## EXCERPTED PASSAGE
↓

LIMITED CONSENT ANDAMENDMENT NO. 3 TO CREDIT AGREEMENT

EX-10.4 4 a06-6506_1ex10d4.htm MATERIAL CONTRACTS

EXHIBIT 10.4

 

LIMITED CONSENT AND AMENDMENT NO. 3 TO CREDIT AGREEMENT

 

This Limited Consent and Amendment No. 3 to Credit Agreement, dated as of December 12, 2005 (this “Consent and Amendment”), is entered into by and among Vertis, Inc. (“Vertis”) and Vertis Digital Services Limited (“Digital Limited” and, together with Vertis, the “Borrowers” and each, individually, a “Borrower”), as Borrowers, the other Credit Parties signatory hereto, General Electric Capital Corporation, as a Lender and as Agent for Lenders (“Agent”), and the other Lenders.

 

RECITALS

 

A.    Borrowers, the other Credit Parties, Agent and Lenders are parties to that certain Credit Agreement, dated as of December 22, 2004, including all annexes, exhibits and schedule thereto (as amended by that certain Limited Consent and Amendment No. 1 to Credit Agreement, dated as of October 3, 2005, that certain Amendment No. 2 to Credit Agreement, dated as of November 22, 2005, and as from time to time further amended, restated, supplemented or otherwise modified, the “Credit Agreement”).

 

B.    Borrowers and the other Credit Parties have requested that Agent and Lenders consent to (i) the sale of all of the issued and outstanding shares of Stock of Fusion Premedia Group Limited and Pismo Limited pursuant to an Agreement to be entered into by and between Digital Limited, as seller, and Adplates Group Limited, as buyer (“Buyer”), substantially in the form of Exhibit A to this Consent and Amendment (the “Stock Purchase Agreement”), and (ii) certain related actions as further described in Section 2 herein.  Upon consummation of the transactions contemplated by the Stock Purchase Agreement, (i) Fusion Premedia Group Limited and each of its Subsidiaries listed on Schedule 1 attached hereto (each, a “Departing Entity”, and collectively, the “Departing Entities”) shall cease to be a Credit Party under the Credit Agreement and the other Loan Documents and (ii) Digital Limited shall cease to be a Borrower under the Credit Agreement but will remain a Credit Party under, and for all purposes of, the Credit Agreement and all of the other Loan Documents.

 

C.    This Consent and Amendment shall constitute a Loan Document and these Recitals shall be construed as part of this Consent and Amendment.

 

NOW THEREFORE, in consideration of the premises and the mutual covenants hereinafter contained, and of the Loans and other extensions of credit heretofore, now or hereafter made to, or for the benefit of, Borrowers by Lenders, Borrowers, the other Credit Parties, Agent and Lenders hereby agree as follows:

 

1.             Definitions.  Except to the extent otherwise specified herein, capitalized terms used in this Consent and Amendment shall have the same meanings ascribed to them in the Credit Agreement and Annex A thereto.

 



 

2.             Consents.

 

2.1.          Notwithstanding any provision of the Credit Agreement or any other Loan Document to the contrary, Agent and Lenders hereby consent to the sale of all of the issued and outstanding shares of Stock of Fusion Premedia Group Limited and Pismo Limited to Buyer pursuant to the Stock Purchase Agreement; provided, that, any changes to the Stock Purchase Agreement from the version thereof attached to this Consent and Amendment as Exhibit A shall be reasonably satisfactory to Agent.

↑

## GIVEN DATA
↓

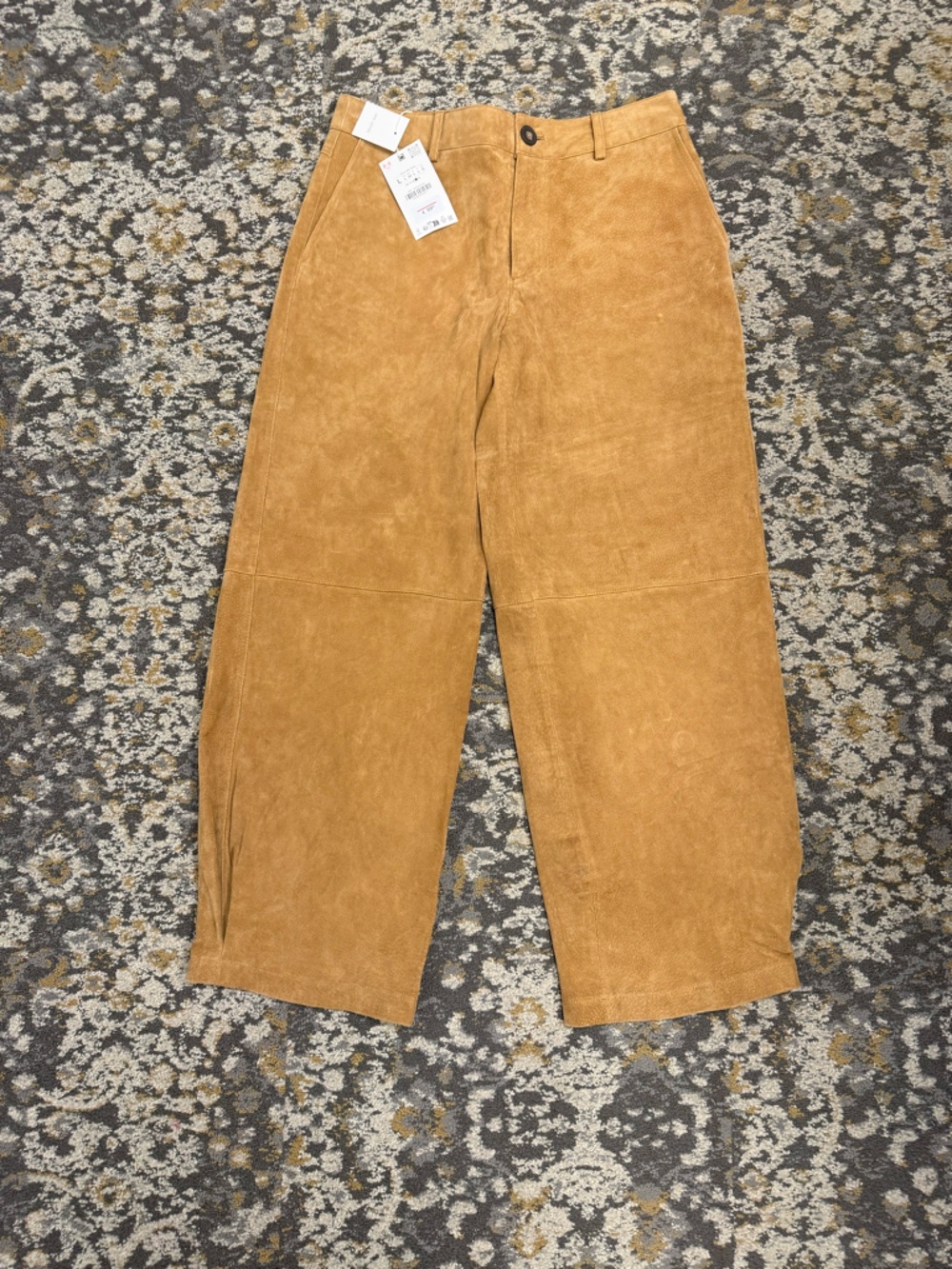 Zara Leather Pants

↑
↓

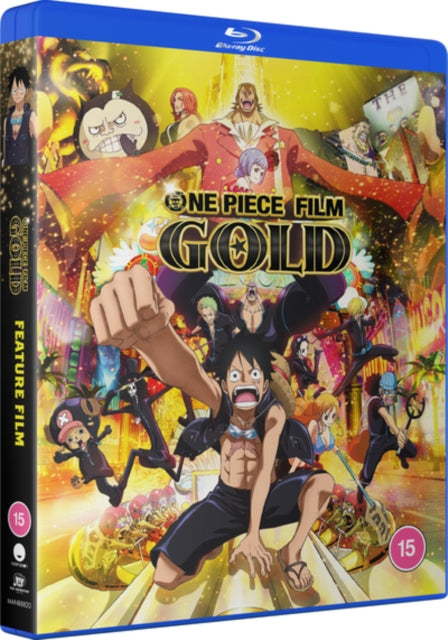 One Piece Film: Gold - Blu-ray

↑

## WHAT THIS TASK INVOLVES
Translate this sentence from the credit agreement amendment into Spanish: "This Consent and Amendment shall constitute a Loan Document and these Recitals shall be construed as part of this Consent and Amendment." The listing isn't needed for this exercise.

## YOUR RESPONSE
Este Consentimiento y Modificación constituirá un Documento de Préstamo y estos Considerandos se interpretarán como parte de este Consentimiento y Modificación.